_What you will do_
What is needed is a word-for-word transcript of the listing, free of pictures.
● ● ● ● ●
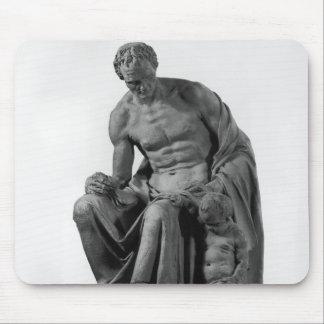 Modelo para un monumento a Jean-Jacques Rousseau Mouse Pads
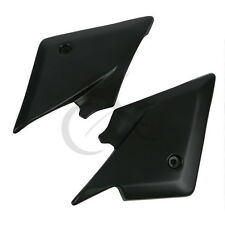 Brand New Plastic Side Panels Frame Covers For Suzuki SV650 SV 650 03-11 Black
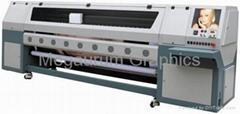 Wit color large format printer/ solvent printer-ULTRA 1000 - Spectra NOVA 256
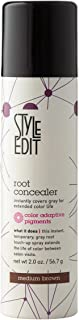 Medium Brown Root Concealer - Root Touch Up Spray For Medium Brown Hair Color - Temporary Hair Color Spray Instantly Cover...
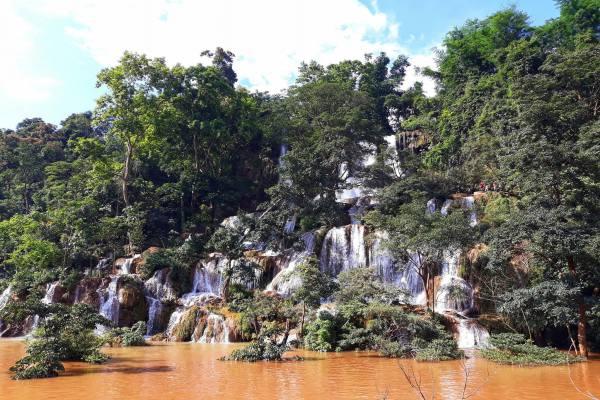 province de Son La 2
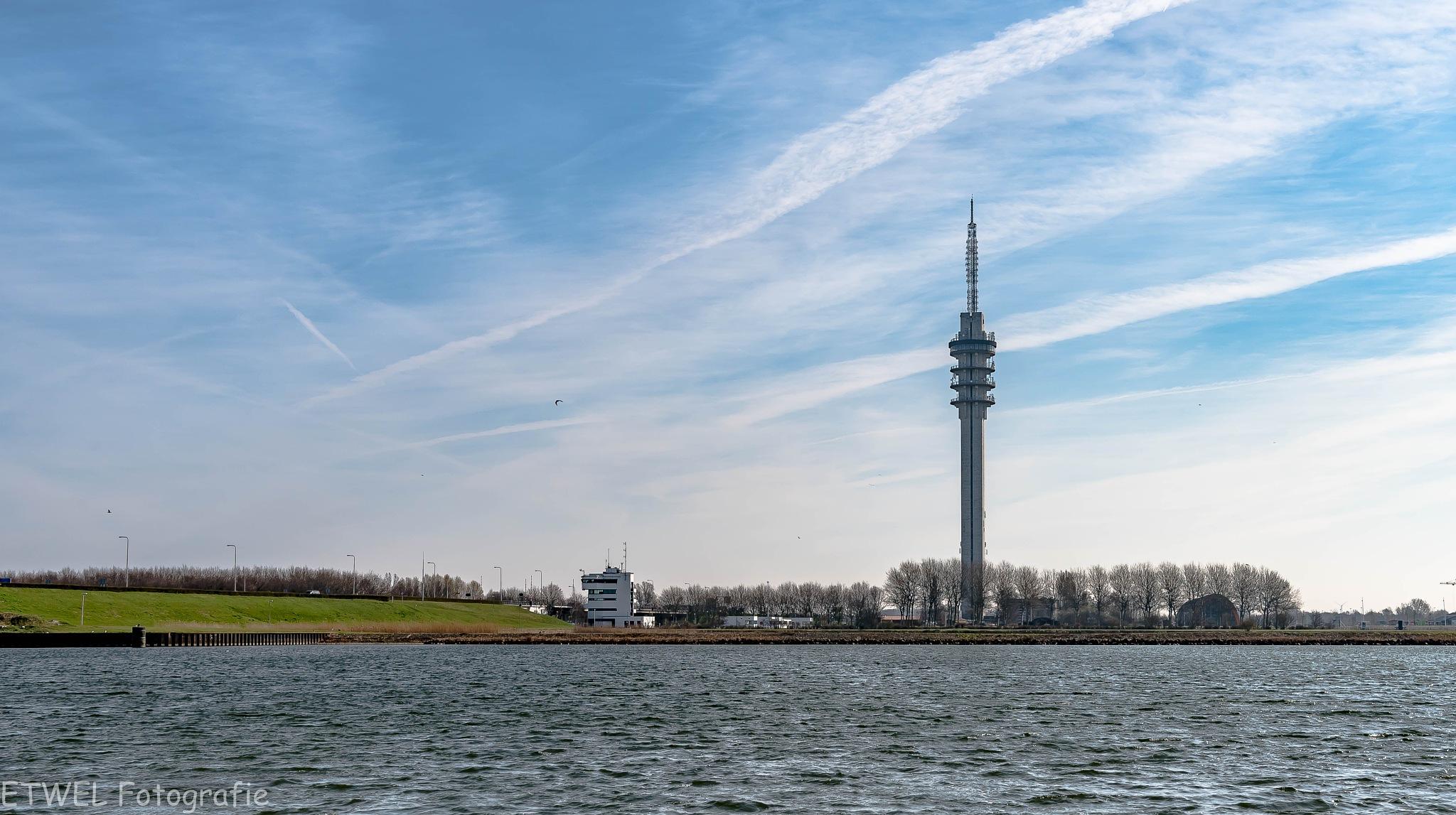 Telecom Tower by ETWEL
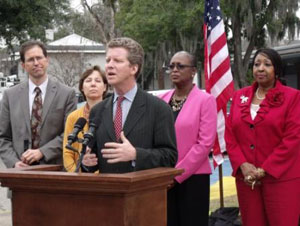 HUD Secretary Shaun Donovan announces RAD implementation at the Housing Authority of Savannah, January 2013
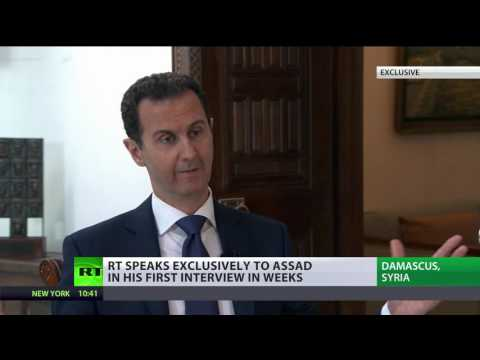 Assad: West is telling Russia that Syrian Army went too far in defeating terrorists (FULL INTERVIEW)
● ● ● ● ●
_Output of the task_
 Modelo para un monumento a Jean-Jacques Rousseau Mouse Pads
 Brand New Plastic Side Panels Frame Covers For Suzuki SV650 SV 650 03-11 Black
 Wit color large format printer/ solvent printer-ULTRA 1000 - Spectra NOVA 256
 Medium Brown Root Concealer - Root Touch Up Spray For Medium Brown Hair Color - Temporary Hair Color Spray Instantly Cover...
 province de Son La 2
 Telecom Tower by ETWEL
 HUD Secretary Shaun Donovan announces RAD implementation at the Housing Authority of Savannah, January 2013
 Assad: West is telling Russia that Syrian Army went too far in defeating terrorists (FULL INTERVIEW)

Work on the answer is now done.